What on earth has all this got to do with senior leaders? Well…everything! Quite apart from the fact that senior leaders represent and deliver both the capitalist creed and facilitate the digital culture, they also lead the working people/producers – that also consume! This is a privileged position to work from in shaping digital culture and the way it impacts on society. I ask organisational leaders to take to heart this invocation by Aldo Schiavone: “We cannot leave technology, and the network of powers that pervades it, to decide without mediation the ways of life available to us. It appears increasingly necessary to find an equilibrium point that, even while integrating the connection between technology and the market, stands on the outside.”
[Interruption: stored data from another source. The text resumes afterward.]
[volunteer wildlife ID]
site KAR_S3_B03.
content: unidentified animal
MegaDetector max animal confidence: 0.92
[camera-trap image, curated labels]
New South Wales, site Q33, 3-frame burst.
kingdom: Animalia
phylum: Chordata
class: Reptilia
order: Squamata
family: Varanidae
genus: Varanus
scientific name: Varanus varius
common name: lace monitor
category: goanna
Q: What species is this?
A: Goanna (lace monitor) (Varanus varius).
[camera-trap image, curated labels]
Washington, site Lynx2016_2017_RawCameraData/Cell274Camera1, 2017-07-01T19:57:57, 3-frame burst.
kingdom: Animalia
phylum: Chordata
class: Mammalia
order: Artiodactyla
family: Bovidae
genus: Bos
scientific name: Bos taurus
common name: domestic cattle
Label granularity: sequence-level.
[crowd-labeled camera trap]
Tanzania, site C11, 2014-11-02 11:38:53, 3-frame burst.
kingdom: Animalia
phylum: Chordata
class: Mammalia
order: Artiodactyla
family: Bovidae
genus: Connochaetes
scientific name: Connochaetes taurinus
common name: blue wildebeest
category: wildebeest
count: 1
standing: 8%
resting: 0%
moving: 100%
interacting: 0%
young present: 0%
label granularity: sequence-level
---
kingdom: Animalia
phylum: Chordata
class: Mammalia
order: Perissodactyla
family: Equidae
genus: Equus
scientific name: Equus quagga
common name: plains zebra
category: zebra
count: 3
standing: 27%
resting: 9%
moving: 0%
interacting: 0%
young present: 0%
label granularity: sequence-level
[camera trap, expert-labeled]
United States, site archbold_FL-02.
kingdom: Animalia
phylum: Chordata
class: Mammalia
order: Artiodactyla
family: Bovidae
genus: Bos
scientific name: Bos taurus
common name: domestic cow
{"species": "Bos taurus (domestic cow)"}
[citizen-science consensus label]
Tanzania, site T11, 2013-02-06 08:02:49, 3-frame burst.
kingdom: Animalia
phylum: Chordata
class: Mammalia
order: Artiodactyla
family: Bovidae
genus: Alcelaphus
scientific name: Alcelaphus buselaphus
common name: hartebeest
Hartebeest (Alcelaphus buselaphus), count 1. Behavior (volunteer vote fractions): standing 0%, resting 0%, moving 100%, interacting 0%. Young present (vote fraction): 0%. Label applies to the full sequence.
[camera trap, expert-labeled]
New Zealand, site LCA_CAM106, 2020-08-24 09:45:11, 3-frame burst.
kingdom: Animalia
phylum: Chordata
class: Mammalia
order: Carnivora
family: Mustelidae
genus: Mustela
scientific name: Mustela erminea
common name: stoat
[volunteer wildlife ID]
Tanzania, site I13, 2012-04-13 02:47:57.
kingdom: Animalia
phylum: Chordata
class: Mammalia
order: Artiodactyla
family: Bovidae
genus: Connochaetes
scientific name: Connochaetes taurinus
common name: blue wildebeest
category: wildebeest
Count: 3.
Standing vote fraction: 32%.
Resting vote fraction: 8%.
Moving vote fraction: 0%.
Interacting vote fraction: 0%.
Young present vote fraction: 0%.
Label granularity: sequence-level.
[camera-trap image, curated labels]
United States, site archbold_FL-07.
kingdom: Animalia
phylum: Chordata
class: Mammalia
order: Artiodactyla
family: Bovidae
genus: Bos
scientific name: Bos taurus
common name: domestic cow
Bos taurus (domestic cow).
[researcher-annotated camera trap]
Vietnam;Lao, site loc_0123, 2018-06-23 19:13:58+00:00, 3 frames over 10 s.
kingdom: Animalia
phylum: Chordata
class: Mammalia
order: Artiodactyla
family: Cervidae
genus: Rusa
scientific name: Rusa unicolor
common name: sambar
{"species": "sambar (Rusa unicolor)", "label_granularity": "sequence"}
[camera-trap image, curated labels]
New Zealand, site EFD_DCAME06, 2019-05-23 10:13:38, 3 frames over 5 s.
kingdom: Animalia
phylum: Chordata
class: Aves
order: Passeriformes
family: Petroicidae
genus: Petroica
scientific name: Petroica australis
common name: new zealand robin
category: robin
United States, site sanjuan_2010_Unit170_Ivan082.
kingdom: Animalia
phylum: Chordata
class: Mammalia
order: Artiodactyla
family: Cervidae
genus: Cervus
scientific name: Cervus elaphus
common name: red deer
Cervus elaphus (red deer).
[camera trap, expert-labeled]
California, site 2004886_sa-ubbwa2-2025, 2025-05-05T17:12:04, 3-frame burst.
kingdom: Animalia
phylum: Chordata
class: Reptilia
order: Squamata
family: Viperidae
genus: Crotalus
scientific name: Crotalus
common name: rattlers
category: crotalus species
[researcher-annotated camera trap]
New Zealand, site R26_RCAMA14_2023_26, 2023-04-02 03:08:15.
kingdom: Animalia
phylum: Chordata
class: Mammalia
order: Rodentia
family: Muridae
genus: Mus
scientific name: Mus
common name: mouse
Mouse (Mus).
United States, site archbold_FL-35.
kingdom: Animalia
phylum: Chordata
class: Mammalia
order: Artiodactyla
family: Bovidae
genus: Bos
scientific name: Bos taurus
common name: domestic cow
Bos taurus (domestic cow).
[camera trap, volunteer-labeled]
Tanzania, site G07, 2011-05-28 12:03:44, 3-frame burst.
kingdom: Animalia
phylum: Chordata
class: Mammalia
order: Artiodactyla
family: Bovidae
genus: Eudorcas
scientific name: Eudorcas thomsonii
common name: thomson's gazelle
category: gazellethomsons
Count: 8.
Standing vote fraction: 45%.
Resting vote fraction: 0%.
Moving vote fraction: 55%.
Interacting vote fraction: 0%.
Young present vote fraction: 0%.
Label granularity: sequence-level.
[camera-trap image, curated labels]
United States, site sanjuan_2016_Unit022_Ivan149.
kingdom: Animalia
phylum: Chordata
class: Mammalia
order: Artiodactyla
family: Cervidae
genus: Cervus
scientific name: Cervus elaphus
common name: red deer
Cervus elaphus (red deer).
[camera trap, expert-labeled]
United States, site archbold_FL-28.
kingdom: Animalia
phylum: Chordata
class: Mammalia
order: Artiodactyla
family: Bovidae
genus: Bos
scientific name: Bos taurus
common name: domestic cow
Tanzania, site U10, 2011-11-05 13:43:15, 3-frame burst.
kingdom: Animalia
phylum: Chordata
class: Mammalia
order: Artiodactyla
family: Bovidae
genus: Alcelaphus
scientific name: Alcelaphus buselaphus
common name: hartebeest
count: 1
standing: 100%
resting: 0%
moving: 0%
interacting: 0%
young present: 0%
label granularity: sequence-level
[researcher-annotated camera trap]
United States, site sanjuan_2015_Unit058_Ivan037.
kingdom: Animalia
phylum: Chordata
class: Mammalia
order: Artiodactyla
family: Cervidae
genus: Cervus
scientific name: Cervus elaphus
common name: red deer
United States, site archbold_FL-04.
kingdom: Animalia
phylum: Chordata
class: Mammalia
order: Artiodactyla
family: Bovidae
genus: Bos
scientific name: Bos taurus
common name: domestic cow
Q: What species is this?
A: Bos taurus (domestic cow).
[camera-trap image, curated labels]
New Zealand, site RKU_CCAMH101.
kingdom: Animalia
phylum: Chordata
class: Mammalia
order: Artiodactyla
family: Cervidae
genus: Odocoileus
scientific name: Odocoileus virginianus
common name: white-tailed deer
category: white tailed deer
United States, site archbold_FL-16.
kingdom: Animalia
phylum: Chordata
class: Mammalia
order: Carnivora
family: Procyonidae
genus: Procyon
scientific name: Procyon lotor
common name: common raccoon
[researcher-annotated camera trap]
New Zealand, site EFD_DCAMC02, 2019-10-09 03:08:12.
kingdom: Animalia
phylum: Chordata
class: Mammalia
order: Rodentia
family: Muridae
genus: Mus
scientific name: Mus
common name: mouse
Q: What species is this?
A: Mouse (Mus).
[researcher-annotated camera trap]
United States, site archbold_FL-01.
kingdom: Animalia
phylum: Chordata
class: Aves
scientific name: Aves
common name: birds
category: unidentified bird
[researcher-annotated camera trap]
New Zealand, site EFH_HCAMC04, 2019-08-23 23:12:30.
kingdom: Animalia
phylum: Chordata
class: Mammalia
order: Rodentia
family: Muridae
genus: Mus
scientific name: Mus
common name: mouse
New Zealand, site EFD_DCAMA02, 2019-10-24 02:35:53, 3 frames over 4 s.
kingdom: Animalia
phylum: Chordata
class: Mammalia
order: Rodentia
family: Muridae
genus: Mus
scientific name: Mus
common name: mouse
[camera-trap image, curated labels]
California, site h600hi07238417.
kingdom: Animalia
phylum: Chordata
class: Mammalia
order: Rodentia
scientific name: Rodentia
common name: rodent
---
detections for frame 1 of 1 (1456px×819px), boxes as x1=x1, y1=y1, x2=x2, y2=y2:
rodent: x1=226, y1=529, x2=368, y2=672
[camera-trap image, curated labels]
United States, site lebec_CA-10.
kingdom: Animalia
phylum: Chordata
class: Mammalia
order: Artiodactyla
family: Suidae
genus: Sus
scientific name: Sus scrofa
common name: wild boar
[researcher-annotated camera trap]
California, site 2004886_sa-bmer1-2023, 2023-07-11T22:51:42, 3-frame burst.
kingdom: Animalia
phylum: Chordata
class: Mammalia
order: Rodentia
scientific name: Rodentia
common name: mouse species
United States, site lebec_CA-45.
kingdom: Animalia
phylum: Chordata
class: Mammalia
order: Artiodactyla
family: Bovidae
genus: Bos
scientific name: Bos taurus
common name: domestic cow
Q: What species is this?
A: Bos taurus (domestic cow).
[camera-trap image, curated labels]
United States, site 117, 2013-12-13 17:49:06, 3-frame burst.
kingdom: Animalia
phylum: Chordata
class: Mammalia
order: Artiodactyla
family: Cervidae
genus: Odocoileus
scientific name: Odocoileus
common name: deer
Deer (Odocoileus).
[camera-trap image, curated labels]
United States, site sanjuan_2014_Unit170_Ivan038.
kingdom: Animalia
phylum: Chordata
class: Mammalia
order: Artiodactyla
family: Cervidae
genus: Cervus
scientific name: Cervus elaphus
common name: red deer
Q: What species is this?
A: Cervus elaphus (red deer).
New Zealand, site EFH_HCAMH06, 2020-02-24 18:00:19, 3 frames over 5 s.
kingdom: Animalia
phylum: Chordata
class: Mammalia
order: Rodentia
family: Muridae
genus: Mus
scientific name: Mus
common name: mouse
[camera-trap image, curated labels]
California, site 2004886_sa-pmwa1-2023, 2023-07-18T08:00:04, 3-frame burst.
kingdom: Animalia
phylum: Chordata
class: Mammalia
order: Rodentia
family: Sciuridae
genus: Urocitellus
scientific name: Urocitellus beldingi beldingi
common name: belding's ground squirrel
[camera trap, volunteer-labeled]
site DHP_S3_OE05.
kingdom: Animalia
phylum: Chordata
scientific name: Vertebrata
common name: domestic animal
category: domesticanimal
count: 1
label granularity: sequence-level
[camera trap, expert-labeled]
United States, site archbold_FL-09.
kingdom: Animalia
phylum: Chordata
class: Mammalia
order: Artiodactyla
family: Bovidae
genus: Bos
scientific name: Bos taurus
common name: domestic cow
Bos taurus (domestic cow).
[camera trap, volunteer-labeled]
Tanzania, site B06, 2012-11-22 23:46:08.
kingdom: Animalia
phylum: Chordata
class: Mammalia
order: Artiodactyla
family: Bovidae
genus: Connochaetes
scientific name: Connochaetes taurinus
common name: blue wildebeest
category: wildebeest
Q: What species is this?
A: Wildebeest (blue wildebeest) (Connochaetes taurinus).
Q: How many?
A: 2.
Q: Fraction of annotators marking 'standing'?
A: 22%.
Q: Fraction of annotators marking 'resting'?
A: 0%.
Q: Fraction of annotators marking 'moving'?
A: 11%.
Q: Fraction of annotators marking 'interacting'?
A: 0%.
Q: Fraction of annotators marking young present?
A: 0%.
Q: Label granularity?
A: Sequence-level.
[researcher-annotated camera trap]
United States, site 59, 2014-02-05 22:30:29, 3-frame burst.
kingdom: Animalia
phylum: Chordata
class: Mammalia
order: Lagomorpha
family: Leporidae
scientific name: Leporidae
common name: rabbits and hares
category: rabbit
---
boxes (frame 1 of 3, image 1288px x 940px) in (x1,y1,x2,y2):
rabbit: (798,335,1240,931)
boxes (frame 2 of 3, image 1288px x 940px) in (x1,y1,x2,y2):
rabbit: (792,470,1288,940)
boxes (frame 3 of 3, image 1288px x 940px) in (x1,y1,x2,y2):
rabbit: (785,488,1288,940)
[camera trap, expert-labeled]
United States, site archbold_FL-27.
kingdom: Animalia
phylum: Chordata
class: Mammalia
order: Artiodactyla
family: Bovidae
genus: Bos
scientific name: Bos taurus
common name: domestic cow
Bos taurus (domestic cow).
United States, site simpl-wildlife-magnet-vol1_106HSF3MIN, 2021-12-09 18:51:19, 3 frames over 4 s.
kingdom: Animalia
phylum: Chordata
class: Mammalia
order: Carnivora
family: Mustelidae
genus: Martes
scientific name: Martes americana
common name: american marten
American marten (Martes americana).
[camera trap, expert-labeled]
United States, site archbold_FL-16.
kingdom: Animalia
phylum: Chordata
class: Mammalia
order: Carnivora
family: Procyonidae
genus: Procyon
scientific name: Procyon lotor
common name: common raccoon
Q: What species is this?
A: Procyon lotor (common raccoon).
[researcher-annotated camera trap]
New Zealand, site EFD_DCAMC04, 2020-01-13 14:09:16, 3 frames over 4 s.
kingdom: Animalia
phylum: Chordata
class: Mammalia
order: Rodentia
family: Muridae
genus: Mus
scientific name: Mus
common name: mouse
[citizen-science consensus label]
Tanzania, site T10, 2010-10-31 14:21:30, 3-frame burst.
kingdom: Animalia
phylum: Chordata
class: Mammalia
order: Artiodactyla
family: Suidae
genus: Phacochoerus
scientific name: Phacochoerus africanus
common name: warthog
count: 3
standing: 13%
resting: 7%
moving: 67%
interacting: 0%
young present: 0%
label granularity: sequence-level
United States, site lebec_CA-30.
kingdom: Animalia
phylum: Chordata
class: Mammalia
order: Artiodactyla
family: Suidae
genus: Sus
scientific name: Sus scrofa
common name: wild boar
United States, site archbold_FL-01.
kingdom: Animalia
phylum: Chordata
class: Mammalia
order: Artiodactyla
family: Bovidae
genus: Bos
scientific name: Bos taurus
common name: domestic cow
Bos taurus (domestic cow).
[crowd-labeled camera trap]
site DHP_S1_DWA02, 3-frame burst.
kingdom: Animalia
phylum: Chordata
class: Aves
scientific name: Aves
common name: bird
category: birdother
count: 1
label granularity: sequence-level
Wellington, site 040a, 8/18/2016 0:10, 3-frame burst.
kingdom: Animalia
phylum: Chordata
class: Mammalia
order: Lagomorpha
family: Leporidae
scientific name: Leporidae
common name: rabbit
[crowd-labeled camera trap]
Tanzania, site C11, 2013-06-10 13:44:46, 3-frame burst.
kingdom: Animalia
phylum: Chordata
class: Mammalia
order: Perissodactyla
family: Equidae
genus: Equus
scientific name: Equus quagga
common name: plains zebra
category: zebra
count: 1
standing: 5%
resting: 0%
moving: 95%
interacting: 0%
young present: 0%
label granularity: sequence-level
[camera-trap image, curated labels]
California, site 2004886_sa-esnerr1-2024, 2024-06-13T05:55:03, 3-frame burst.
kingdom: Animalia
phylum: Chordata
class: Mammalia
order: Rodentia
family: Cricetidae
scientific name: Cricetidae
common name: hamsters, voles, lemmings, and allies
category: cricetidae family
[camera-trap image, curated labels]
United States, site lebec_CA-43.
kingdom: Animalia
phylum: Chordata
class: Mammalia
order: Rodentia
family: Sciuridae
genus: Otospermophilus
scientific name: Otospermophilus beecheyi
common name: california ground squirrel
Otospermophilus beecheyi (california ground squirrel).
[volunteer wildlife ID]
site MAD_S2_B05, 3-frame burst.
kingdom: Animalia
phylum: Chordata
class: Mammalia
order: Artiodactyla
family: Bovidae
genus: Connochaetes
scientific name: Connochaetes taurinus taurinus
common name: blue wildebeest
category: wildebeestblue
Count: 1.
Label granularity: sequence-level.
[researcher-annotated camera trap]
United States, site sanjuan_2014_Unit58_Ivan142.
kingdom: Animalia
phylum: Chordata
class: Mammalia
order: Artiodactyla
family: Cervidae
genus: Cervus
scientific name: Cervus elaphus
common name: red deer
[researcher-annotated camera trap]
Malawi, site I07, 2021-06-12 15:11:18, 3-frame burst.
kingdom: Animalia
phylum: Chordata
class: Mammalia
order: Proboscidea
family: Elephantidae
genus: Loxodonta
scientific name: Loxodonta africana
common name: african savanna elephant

The point? Become a locus around which mediation and equilibrium can be developed. Make visible to the people in your organisation the paradoxes of digital culture. Make sense of the digital culture within which they work and live. The traditional demarcation of work and private life is no longer a fiction we can abide by. The producer/consumer paradox demonstrates this. Organisational leaders are, de facto, leaders of society too.